Provided material =
== Segment start ==
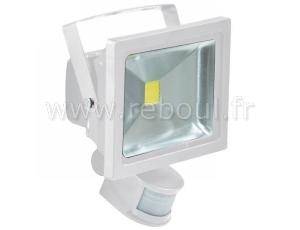 Spot exterieur led avec detecteur best projecteur led for Spot exterieur led avec detecteur
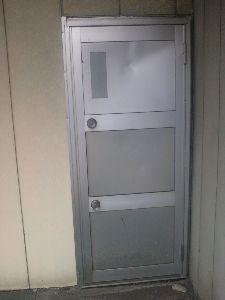これからの日本の建築 1つのドアに2つドアノブがあるこちらのドアはどう思いますか また直接見たことありますか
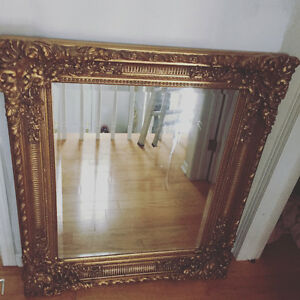 Extremely heavy solid wood ornate mirror Gatineau Ottawa / Gatineau Area image 1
== Segment end ==
What the task requires =
Each line above should be output exactly, apart from the pictures.

Finished exercise =
 Spot exterieur led avec detecteur best projecteur led for Spot exterieur led avec detecteur
これからの日本の建築 1つのドアに2つドアノブがあるこちらのドアはどう思いますか また直接見たことありますか
 Extremely heavy solid wood ornate mirror Gatineau Ottawa / Gatineau Area image 1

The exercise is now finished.